> **DIRECTIONS**:
Copy the passage of the text on deep learning for cloud security starting at "Applying MLSTM-based detection, which" and ending at "organized as follows.", but switch "anomalies" to "intrusions".

> **TEXT SHOWN**:
>>
To overcome these problems and to improve the security of cloud services, providing a deep learning (DL)-based approach will be an adaptable solution [
9]. Currently, DL is employed in various organizations due to its excellent prediction power and pattern recognition [
10]. As DL utilizes a multi-mode neural network (NN) idea for simulating activities the same as the working model of the brain, it can be promoted and administered in a cloud-based infrastructure [
11]. Using DL methods to train massive databases in the cloud platform can perform the overall processes of computing highly efficiently with low latency. Major attacks like trust difficulties, malware identification, data privacy, and network intrusion could be monitored utilizing DL techniques in real time [
12]. Different from other standard security enhancers, DL approaches are learned and have intelligent abilities to offer disruptive outcomes in detecting attacks and improving cloud security in the constantly growing competitive world [
13].
This study introduces an Improved Sine Cosine Algorithm with a Deep Learning-Enabled Security Solution (ISCA-DLESS) technique for the CC environment. In the presented ISCA-DLESS technique, the selection of features takes place by the ISCA. Additionally, the chosen features are passed into a multiplicative long short-term memory (MLSTM) model for intrusion detection. To improve the anomaly detection rate of the MLSTM approach, the fruitfly optimization (FFO) algorithm can be utilized for the hyperparameter tuning process. The experimental result analysis of the ISCA-DLESS system has been tested on a benchmark database. In short, the key contribution of the paper is summarized as follows.
Automated anomaly detection using the ISCA-DLESS technique comprising ISCA-based FS, MLSTM-based detection, and FFO-based hyperparameter tuning for CC is presented. To the best of our knowledge, the ISCA-DLESS technique has never existed in the literature.
The ISCA-DLESS employs an ISCA-based FS technique with the integration of the oppositional-based learning (OBL) concept with SCA, which reduces the data dimensionality and enhances the detection performance.
Applying MLSTM-based detection, which has the capability of capturing sequential patterns, makes it appropriate to detect anomalies in time-series data.
Employing the FFO algorithm for hyperparameter tuning of the MLSTM model efficiently searches for optimal hyperparameter configurations.
The rest of the paper is organized as follows.
Section 2 provides the related works, and
Section 3 offers the proposed model. Then,
Section 4 gives the result analysis, and
Section 5 concludes the paper.
2. Related Works
Maheswari et al. [
14] developed an intrusion detection system (IDS) for web and CC platforms based on hybrid teacher learning-aided DRNN and cluster-based feature optimization. After feature extraction, the study used a Modified Manta-ray Foraging Optimization (MMFO) to select optimum features to detect further. A hybrid Teacher-Learning Enabled DRNN (TL-DRNN) is developed for the classification of web-cloud intrusion. In [
15], an Effective Optimum Security Solution for IDS (EOS-IDS) in a CC platform by using a hybrid DL technique was designed. Pre-processing was performed by the improved heap optimization (IHO) method. Next, the authors offer a chaotic red deer optimizer (CRDO) method for optimal feature selections. Later, a deep Kronecker NN (DKNN) is shown for cloud attack and classification and recognition of intrusion. Toldinas et al. [
16] devised an innovative technique for network IDS using multi-phrase DL image detection. The feature network was transformed into four-channel (Red, Green, Blue, and Alpha) images. Then, the images could be utilized for the classification to test and train the pretrained DL mechanism ResNet_50.
<<
Lines of data:
>>
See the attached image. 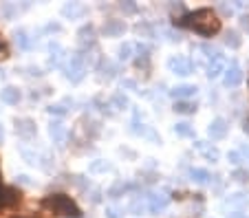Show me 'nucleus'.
Here are the masks:
<instances>
[{
  "label": "nucleus",
  "mask_w": 249,
  "mask_h": 218,
  "mask_svg": "<svg viewBox=\"0 0 249 218\" xmlns=\"http://www.w3.org/2000/svg\"><path fill=\"white\" fill-rule=\"evenodd\" d=\"M183 24L203 35H214L221 31V20H218L216 11L212 9H198L194 14H188L183 18Z\"/></svg>",
  "instance_id": "obj_1"
},
{
  "label": "nucleus",
  "mask_w": 249,
  "mask_h": 218,
  "mask_svg": "<svg viewBox=\"0 0 249 218\" xmlns=\"http://www.w3.org/2000/svg\"><path fill=\"white\" fill-rule=\"evenodd\" d=\"M44 207H49L55 216H64V218H80L82 216L80 207L64 194L47 196V199H44Z\"/></svg>",
  "instance_id": "obj_2"
},
{
  "label": "nucleus",
  "mask_w": 249,
  "mask_h": 218,
  "mask_svg": "<svg viewBox=\"0 0 249 218\" xmlns=\"http://www.w3.org/2000/svg\"><path fill=\"white\" fill-rule=\"evenodd\" d=\"M84 73H86L84 57H82V53H75V55L71 57L69 67H66V80H71L73 84H77V82H82Z\"/></svg>",
  "instance_id": "obj_3"
},
{
  "label": "nucleus",
  "mask_w": 249,
  "mask_h": 218,
  "mask_svg": "<svg viewBox=\"0 0 249 218\" xmlns=\"http://www.w3.org/2000/svg\"><path fill=\"white\" fill-rule=\"evenodd\" d=\"M168 67H170V71L177 73V75H181V77H185V75H190V73H192V62H190L188 57H183V55L170 57Z\"/></svg>",
  "instance_id": "obj_4"
},
{
  "label": "nucleus",
  "mask_w": 249,
  "mask_h": 218,
  "mask_svg": "<svg viewBox=\"0 0 249 218\" xmlns=\"http://www.w3.org/2000/svg\"><path fill=\"white\" fill-rule=\"evenodd\" d=\"M240 82H243V71H240L238 64H231L230 68H225V75H223V84H225L227 88H234V86H238Z\"/></svg>",
  "instance_id": "obj_5"
},
{
  "label": "nucleus",
  "mask_w": 249,
  "mask_h": 218,
  "mask_svg": "<svg viewBox=\"0 0 249 218\" xmlns=\"http://www.w3.org/2000/svg\"><path fill=\"white\" fill-rule=\"evenodd\" d=\"M16 133L22 139H33L36 137V123L31 119H16Z\"/></svg>",
  "instance_id": "obj_6"
},
{
  "label": "nucleus",
  "mask_w": 249,
  "mask_h": 218,
  "mask_svg": "<svg viewBox=\"0 0 249 218\" xmlns=\"http://www.w3.org/2000/svg\"><path fill=\"white\" fill-rule=\"evenodd\" d=\"M168 205H170V196H165V194H150L148 196V209H150L152 214L163 212Z\"/></svg>",
  "instance_id": "obj_7"
},
{
  "label": "nucleus",
  "mask_w": 249,
  "mask_h": 218,
  "mask_svg": "<svg viewBox=\"0 0 249 218\" xmlns=\"http://www.w3.org/2000/svg\"><path fill=\"white\" fill-rule=\"evenodd\" d=\"M207 134H210L212 139H223L227 134V121L225 119H214V121L210 123V128H207Z\"/></svg>",
  "instance_id": "obj_8"
},
{
  "label": "nucleus",
  "mask_w": 249,
  "mask_h": 218,
  "mask_svg": "<svg viewBox=\"0 0 249 218\" xmlns=\"http://www.w3.org/2000/svg\"><path fill=\"white\" fill-rule=\"evenodd\" d=\"M49 134H51L53 143H57V146H62L66 139V128L62 121H51L49 123Z\"/></svg>",
  "instance_id": "obj_9"
},
{
  "label": "nucleus",
  "mask_w": 249,
  "mask_h": 218,
  "mask_svg": "<svg viewBox=\"0 0 249 218\" xmlns=\"http://www.w3.org/2000/svg\"><path fill=\"white\" fill-rule=\"evenodd\" d=\"M170 95H172L174 100H188V97L196 95V86H192V84H181V86H174V88L170 90Z\"/></svg>",
  "instance_id": "obj_10"
},
{
  "label": "nucleus",
  "mask_w": 249,
  "mask_h": 218,
  "mask_svg": "<svg viewBox=\"0 0 249 218\" xmlns=\"http://www.w3.org/2000/svg\"><path fill=\"white\" fill-rule=\"evenodd\" d=\"M124 31H126L124 20H108V22L104 24V34L108 35V38H117V35H122Z\"/></svg>",
  "instance_id": "obj_11"
},
{
  "label": "nucleus",
  "mask_w": 249,
  "mask_h": 218,
  "mask_svg": "<svg viewBox=\"0 0 249 218\" xmlns=\"http://www.w3.org/2000/svg\"><path fill=\"white\" fill-rule=\"evenodd\" d=\"M221 73H225V62H223V57H214V60L210 62V67H207V77L210 80H214V77H218Z\"/></svg>",
  "instance_id": "obj_12"
},
{
  "label": "nucleus",
  "mask_w": 249,
  "mask_h": 218,
  "mask_svg": "<svg viewBox=\"0 0 249 218\" xmlns=\"http://www.w3.org/2000/svg\"><path fill=\"white\" fill-rule=\"evenodd\" d=\"M0 101H5V104H18L20 101V90L14 88V86L2 88L0 90Z\"/></svg>",
  "instance_id": "obj_13"
},
{
  "label": "nucleus",
  "mask_w": 249,
  "mask_h": 218,
  "mask_svg": "<svg viewBox=\"0 0 249 218\" xmlns=\"http://www.w3.org/2000/svg\"><path fill=\"white\" fill-rule=\"evenodd\" d=\"M62 16L64 18H80V16H84V7L77 5V2H69V5L62 7Z\"/></svg>",
  "instance_id": "obj_14"
},
{
  "label": "nucleus",
  "mask_w": 249,
  "mask_h": 218,
  "mask_svg": "<svg viewBox=\"0 0 249 218\" xmlns=\"http://www.w3.org/2000/svg\"><path fill=\"white\" fill-rule=\"evenodd\" d=\"M190 176H192V181L194 183H201V185H205V183H210V172L207 170H201V168H194V170H190Z\"/></svg>",
  "instance_id": "obj_15"
},
{
  "label": "nucleus",
  "mask_w": 249,
  "mask_h": 218,
  "mask_svg": "<svg viewBox=\"0 0 249 218\" xmlns=\"http://www.w3.org/2000/svg\"><path fill=\"white\" fill-rule=\"evenodd\" d=\"M62 57H64V49L60 44H51V60H49V64L51 67H60Z\"/></svg>",
  "instance_id": "obj_16"
},
{
  "label": "nucleus",
  "mask_w": 249,
  "mask_h": 218,
  "mask_svg": "<svg viewBox=\"0 0 249 218\" xmlns=\"http://www.w3.org/2000/svg\"><path fill=\"white\" fill-rule=\"evenodd\" d=\"M132 133H135V134H141V137H150V139H155V141H159V137H157V134L152 133L150 128H146L143 123H139V121L132 123Z\"/></svg>",
  "instance_id": "obj_17"
},
{
  "label": "nucleus",
  "mask_w": 249,
  "mask_h": 218,
  "mask_svg": "<svg viewBox=\"0 0 249 218\" xmlns=\"http://www.w3.org/2000/svg\"><path fill=\"white\" fill-rule=\"evenodd\" d=\"M194 146H196V150H201L203 154H205V157L210 159V161H216V159H218V150H216V148H210V146H205V143H203V141H196V143H194Z\"/></svg>",
  "instance_id": "obj_18"
},
{
  "label": "nucleus",
  "mask_w": 249,
  "mask_h": 218,
  "mask_svg": "<svg viewBox=\"0 0 249 218\" xmlns=\"http://www.w3.org/2000/svg\"><path fill=\"white\" fill-rule=\"evenodd\" d=\"M80 42H82V47H86V44H93L95 42V31H93V27H84V29H80Z\"/></svg>",
  "instance_id": "obj_19"
},
{
  "label": "nucleus",
  "mask_w": 249,
  "mask_h": 218,
  "mask_svg": "<svg viewBox=\"0 0 249 218\" xmlns=\"http://www.w3.org/2000/svg\"><path fill=\"white\" fill-rule=\"evenodd\" d=\"M174 133L179 134V137H194V128L190 126V123H185V121L177 123V126H174Z\"/></svg>",
  "instance_id": "obj_20"
},
{
  "label": "nucleus",
  "mask_w": 249,
  "mask_h": 218,
  "mask_svg": "<svg viewBox=\"0 0 249 218\" xmlns=\"http://www.w3.org/2000/svg\"><path fill=\"white\" fill-rule=\"evenodd\" d=\"M16 44H18L20 49H24V51H27V49H31V40L27 38V31H22V29H20V31H16Z\"/></svg>",
  "instance_id": "obj_21"
},
{
  "label": "nucleus",
  "mask_w": 249,
  "mask_h": 218,
  "mask_svg": "<svg viewBox=\"0 0 249 218\" xmlns=\"http://www.w3.org/2000/svg\"><path fill=\"white\" fill-rule=\"evenodd\" d=\"M110 170H113V166L106 163V161H102V159L90 163V172H93V174H99V172H110Z\"/></svg>",
  "instance_id": "obj_22"
},
{
  "label": "nucleus",
  "mask_w": 249,
  "mask_h": 218,
  "mask_svg": "<svg viewBox=\"0 0 249 218\" xmlns=\"http://www.w3.org/2000/svg\"><path fill=\"white\" fill-rule=\"evenodd\" d=\"M132 51H135V44L124 42L122 47H119V60H130V57H132Z\"/></svg>",
  "instance_id": "obj_23"
},
{
  "label": "nucleus",
  "mask_w": 249,
  "mask_h": 218,
  "mask_svg": "<svg viewBox=\"0 0 249 218\" xmlns=\"http://www.w3.org/2000/svg\"><path fill=\"white\" fill-rule=\"evenodd\" d=\"M174 110H177V113H183V115H190V113L196 110V104H190V101H177Z\"/></svg>",
  "instance_id": "obj_24"
},
{
  "label": "nucleus",
  "mask_w": 249,
  "mask_h": 218,
  "mask_svg": "<svg viewBox=\"0 0 249 218\" xmlns=\"http://www.w3.org/2000/svg\"><path fill=\"white\" fill-rule=\"evenodd\" d=\"M225 44H227V47H231V49H238V47H240L238 34H236V31H230V34L225 35Z\"/></svg>",
  "instance_id": "obj_25"
},
{
  "label": "nucleus",
  "mask_w": 249,
  "mask_h": 218,
  "mask_svg": "<svg viewBox=\"0 0 249 218\" xmlns=\"http://www.w3.org/2000/svg\"><path fill=\"white\" fill-rule=\"evenodd\" d=\"M227 159H230L231 166H240V161H243V154H240L238 150H231V152H227Z\"/></svg>",
  "instance_id": "obj_26"
},
{
  "label": "nucleus",
  "mask_w": 249,
  "mask_h": 218,
  "mask_svg": "<svg viewBox=\"0 0 249 218\" xmlns=\"http://www.w3.org/2000/svg\"><path fill=\"white\" fill-rule=\"evenodd\" d=\"M113 104L117 106V108H126V106H128V97L122 95V93H117V95H113Z\"/></svg>",
  "instance_id": "obj_27"
},
{
  "label": "nucleus",
  "mask_w": 249,
  "mask_h": 218,
  "mask_svg": "<svg viewBox=\"0 0 249 218\" xmlns=\"http://www.w3.org/2000/svg\"><path fill=\"white\" fill-rule=\"evenodd\" d=\"M230 203L231 205H245V203H249V199H245V194H234L230 199Z\"/></svg>",
  "instance_id": "obj_28"
},
{
  "label": "nucleus",
  "mask_w": 249,
  "mask_h": 218,
  "mask_svg": "<svg viewBox=\"0 0 249 218\" xmlns=\"http://www.w3.org/2000/svg\"><path fill=\"white\" fill-rule=\"evenodd\" d=\"M49 113L51 115H64L66 108H64V104H55V106H49Z\"/></svg>",
  "instance_id": "obj_29"
},
{
  "label": "nucleus",
  "mask_w": 249,
  "mask_h": 218,
  "mask_svg": "<svg viewBox=\"0 0 249 218\" xmlns=\"http://www.w3.org/2000/svg\"><path fill=\"white\" fill-rule=\"evenodd\" d=\"M22 157L27 159V163H33V166H36V163H38V157H36V154H33V152H29V150H22Z\"/></svg>",
  "instance_id": "obj_30"
},
{
  "label": "nucleus",
  "mask_w": 249,
  "mask_h": 218,
  "mask_svg": "<svg viewBox=\"0 0 249 218\" xmlns=\"http://www.w3.org/2000/svg\"><path fill=\"white\" fill-rule=\"evenodd\" d=\"M135 9H137V7L132 5V2H124V5H122V11H126V14H132Z\"/></svg>",
  "instance_id": "obj_31"
},
{
  "label": "nucleus",
  "mask_w": 249,
  "mask_h": 218,
  "mask_svg": "<svg viewBox=\"0 0 249 218\" xmlns=\"http://www.w3.org/2000/svg\"><path fill=\"white\" fill-rule=\"evenodd\" d=\"M106 216H108V218H119V212L115 207H108V209H106Z\"/></svg>",
  "instance_id": "obj_32"
},
{
  "label": "nucleus",
  "mask_w": 249,
  "mask_h": 218,
  "mask_svg": "<svg viewBox=\"0 0 249 218\" xmlns=\"http://www.w3.org/2000/svg\"><path fill=\"white\" fill-rule=\"evenodd\" d=\"M18 183H22V185H31V179H29L27 174H20V176H18Z\"/></svg>",
  "instance_id": "obj_33"
},
{
  "label": "nucleus",
  "mask_w": 249,
  "mask_h": 218,
  "mask_svg": "<svg viewBox=\"0 0 249 218\" xmlns=\"http://www.w3.org/2000/svg\"><path fill=\"white\" fill-rule=\"evenodd\" d=\"M124 86H126V88H135V82H130V80H126V82H124Z\"/></svg>",
  "instance_id": "obj_34"
},
{
  "label": "nucleus",
  "mask_w": 249,
  "mask_h": 218,
  "mask_svg": "<svg viewBox=\"0 0 249 218\" xmlns=\"http://www.w3.org/2000/svg\"><path fill=\"white\" fill-rule=\"evenodd\" d=\"M245 176H247L245 172H236V179H238V181H245Z\"/></svg>",
  "instance_id": "obj_35"
},
{
  "label": "nucleus",
  "mask_w": 249,
  "mask_h": 218,
  "mask_svg": "<svg viewBox=\"0 0 249 218\" xmlns=\"http://www.w3.org/2000/svg\"><path fill=\"white\" fill-rule=\"evenodd\" d=\"M243 130H245V134H249V121H245V126H243Z\"/></svg>",
  "instance_id": "obj_36"
},
{
  "label": "nucleus",
  "mask_w": 249,
  "mask_h": 218,
  "mask_svg": "<svg viewBox=\"0 0 249 218\" xmlns=\"http://www.w3.org/2000/svg\"><path fill=\"white\" fill-rule=\"evenodd\" d=\"M243 27H249V18H247V16L243 18Z\"/></svg>",
  "instance_id": "obj_37"
},
{
  "label": "nucleus",
  "mask_w": 249,
  "mask_h": 218,
  "mask_svg": "<svg viewBox=\"0 0 249 218\" xmlns=\"http://www.w3.org/2000/svg\"><path fill=\"white\" fill-rule=\"evenodd\" d=\"M2 137H5V128L0 126V141H2Z\"/></svg>",
  "instance_id": "obj_38"
}]
</instances>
<<
> **RESULT FOR THIS TASK**:
Applying MLSTM-based detection, which has the capability of capturing sequential patterns, makes it appropriate to detect intrusions in time-series data.
Employing the FFO algorithm for hyperparameter tuning of the MLSTM model efficiently searches for optimal hyperparameter configurations.
The rest of the paper is organized as follows.